◆ 练习题目 A ◆
在记录里,从含有“From what can”的那一行起,到含有“from farthest to closest?”的那一行止,两头都算,把这几行改写成编号列表,空行不要。

◆ 所给文本 ◆
• • • • • • •

这段时间一直在反思教育问题,把自己以前的书翻出来好好读,发现了许多不明白,未曾真懂得东西。
刚刚看完了词法分析和语法分析,越看越简单,不知道以前怎么会觉得它这么难。总之以前还是缺少实践。
下面来谈谈我在做lex和yacc遇到的一个例子。
lex与yacc(第二版)原书第一章有个实例源码是这样的。
ch1-05.l
%{
/*
* We now build a lexical analyzer to be used by a higher-level parser.
*/
#include "ch1-05y.h" /* token codes from the parser */
#define LOOKUP 0 /* default - not a defined word type. */
int state;
%}
%%
/n { state = LOOKUP; }
/./n { state = LOOKUP;
return 0; /* end of sentence */
}
^verb { state = VERB; }
^adj { state = ADJECTIVE; }
^adv { state = ADVERB; }
^noun { state = NOUN; }
^prep { state = PREPOSITION; }
^pron { state = PRONOUN; }
^conj { state = CONJUNCTION; }
[a-zA-Z]+ {
if(state != LOOKUP) {
add_word(state, yytext);
} else {
switch(lookup_word(yytext)) {
case VERB:
return(VERB);
case ADJECTIVE:
return(ADJECTIVE);
case ADVERB:
return(ADVERB);
case NOUN:
return(NOUN);
case PREPOSITION:
return(PREPOSITION);
case PRONOUN:
return(PRONOUN);
case CONJUNCTION:
return(CONJUNCTION);
default:
printf("%s: don't recognize/n", yytext);
/* don't return, just ignore it */
}
}
}
. ;
%%
/* define a linked list of words and types */
struct word {
char *word_name;
int word_type;
struct word *next;
};
struct word *word_list; /* first element in word list */
extern void *malloc();
int
add_word(int type, char *word)

• • • • • • •

◆ 输入记录 ◆
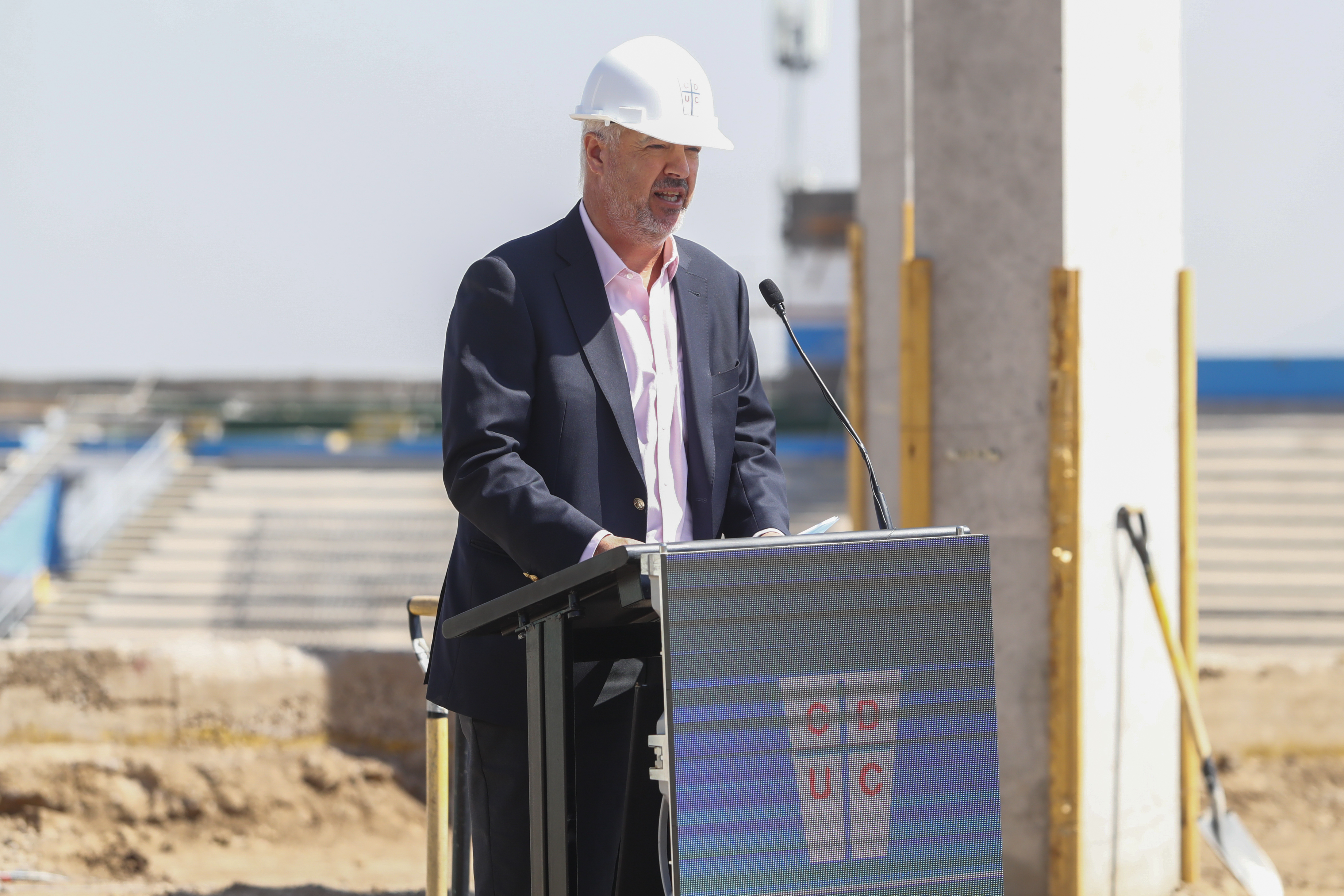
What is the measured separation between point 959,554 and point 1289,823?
410cm

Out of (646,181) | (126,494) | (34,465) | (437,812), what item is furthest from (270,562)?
(646,181)

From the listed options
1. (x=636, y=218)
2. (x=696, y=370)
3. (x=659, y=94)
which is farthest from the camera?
(x=696, y=370)

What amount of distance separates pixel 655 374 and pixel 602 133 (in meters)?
0.43

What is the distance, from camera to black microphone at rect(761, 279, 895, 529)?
6.95ft

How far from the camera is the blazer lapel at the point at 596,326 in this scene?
2.30m

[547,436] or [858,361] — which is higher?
[858,361]

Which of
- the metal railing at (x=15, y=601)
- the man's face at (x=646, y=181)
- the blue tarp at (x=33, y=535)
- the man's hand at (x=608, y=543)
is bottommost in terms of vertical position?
the metal railing at (x=15, y=601)

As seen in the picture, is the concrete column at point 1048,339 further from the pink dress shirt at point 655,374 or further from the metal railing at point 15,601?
the metal railing at point 15,601

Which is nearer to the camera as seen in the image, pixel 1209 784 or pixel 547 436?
pixel 547 436

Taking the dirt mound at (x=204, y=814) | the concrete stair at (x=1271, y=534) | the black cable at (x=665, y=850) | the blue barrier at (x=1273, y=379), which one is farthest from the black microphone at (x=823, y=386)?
the blue barrier at (x=1273, y=379)

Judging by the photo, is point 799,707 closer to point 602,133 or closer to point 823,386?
point 823,386

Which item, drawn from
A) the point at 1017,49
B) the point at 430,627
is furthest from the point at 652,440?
the point at 430,627

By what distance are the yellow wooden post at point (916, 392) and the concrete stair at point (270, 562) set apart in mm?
10977

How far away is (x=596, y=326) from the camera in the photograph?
2336 mm
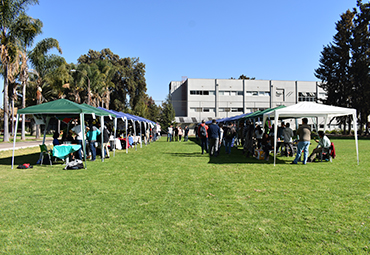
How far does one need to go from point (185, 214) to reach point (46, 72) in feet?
118

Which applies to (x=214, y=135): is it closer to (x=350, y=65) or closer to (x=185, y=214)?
(x=185, y=214)

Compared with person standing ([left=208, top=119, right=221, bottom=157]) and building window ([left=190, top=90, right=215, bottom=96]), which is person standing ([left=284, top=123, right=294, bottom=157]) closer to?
person standing ([left=208, top=119, right=221, bottom=157])

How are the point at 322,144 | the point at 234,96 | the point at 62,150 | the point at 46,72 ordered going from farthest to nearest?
the point at 234,96 → the point at 46,72 → the point at 322,144 → the point at 62,150

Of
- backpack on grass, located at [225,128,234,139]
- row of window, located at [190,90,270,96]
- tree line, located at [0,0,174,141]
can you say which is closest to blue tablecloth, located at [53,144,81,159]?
backpack on grass, located at [225,128,234,139]

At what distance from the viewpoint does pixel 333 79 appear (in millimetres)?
46344

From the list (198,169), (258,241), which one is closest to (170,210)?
(258,241)

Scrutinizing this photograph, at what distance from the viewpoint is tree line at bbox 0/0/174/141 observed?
25.3 meters

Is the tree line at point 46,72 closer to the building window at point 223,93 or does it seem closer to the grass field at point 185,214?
the building window at point 223,93

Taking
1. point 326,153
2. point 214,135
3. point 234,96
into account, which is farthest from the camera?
point 234,96

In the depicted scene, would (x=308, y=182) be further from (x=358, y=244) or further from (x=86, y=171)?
(x=86, y=171)

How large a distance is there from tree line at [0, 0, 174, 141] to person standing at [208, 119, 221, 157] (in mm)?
14045

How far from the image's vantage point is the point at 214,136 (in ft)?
45.3

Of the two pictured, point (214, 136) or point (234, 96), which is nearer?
point (214, 136)

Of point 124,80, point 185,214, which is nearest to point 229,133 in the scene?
point 185,214
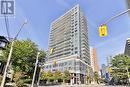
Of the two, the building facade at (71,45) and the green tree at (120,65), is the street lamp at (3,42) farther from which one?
the building facade at (71,45)

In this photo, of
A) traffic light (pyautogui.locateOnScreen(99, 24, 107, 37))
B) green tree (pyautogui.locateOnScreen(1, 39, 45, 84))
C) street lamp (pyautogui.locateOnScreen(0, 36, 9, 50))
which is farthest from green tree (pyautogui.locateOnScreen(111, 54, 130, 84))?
traffic light (pyautogui.locateOnScreen(99, 24, 107, 37))

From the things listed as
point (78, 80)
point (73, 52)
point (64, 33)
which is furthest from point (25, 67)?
point (64, 33)

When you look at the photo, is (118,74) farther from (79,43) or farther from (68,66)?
(79,43)

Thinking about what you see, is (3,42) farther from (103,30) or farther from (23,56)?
(103,30)

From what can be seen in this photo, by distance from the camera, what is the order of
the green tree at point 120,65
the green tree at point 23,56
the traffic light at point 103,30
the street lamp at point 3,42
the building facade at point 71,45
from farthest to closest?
the building facade at point 71,45, the green tree at point 120,65, the street lamp at point 3,42, the green tree at point 23,56, the traffic light at point 103,30

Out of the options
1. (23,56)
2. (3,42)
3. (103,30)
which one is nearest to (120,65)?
(23,56)

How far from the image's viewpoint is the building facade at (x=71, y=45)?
4651 inches

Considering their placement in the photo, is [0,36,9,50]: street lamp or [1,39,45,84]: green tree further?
[0,36,9,50]: street lamp

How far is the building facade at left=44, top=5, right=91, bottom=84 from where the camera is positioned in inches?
4651

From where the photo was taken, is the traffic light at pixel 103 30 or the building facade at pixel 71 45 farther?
the building facade at pixel 71 45

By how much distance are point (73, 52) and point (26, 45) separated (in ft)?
284

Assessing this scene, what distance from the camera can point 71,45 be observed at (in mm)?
139250

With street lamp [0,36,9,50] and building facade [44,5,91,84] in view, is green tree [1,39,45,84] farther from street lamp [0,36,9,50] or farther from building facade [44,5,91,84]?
building facade [44,5,91,84]

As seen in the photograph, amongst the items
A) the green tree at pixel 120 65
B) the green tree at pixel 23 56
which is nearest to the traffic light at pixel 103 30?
the green tree at pixel 23 56
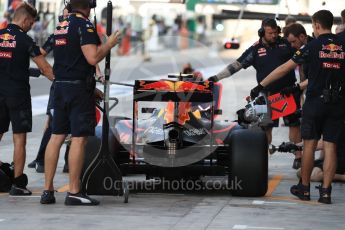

• • • • • • •

◆ 练习题目 B ◆
用两句话概括这篇讲lex和yacc的文章。

◆ 参考答案 A ◆
1. From what can be seen in this photo, by distance from the camera, what is the order of
2. the green tree at point 120,65
3. the green tree at point 23,56
4. the traffic light at point 103,30
5. the street lamp at point 3,42
6. the building facade at point 71,45
7. from farthest to closest?

◆ 参考答案 B ◆
作者这段时间在反思教育问题,重读旧书后发现词法分析和语法分析其实很简单,以前觉得难是因为缺少实践。接着作者拿《lex与yacc(第二版)》第一章的实例源码ch1-05.l,来谈自己做lex和yacc时遇到的一个例子。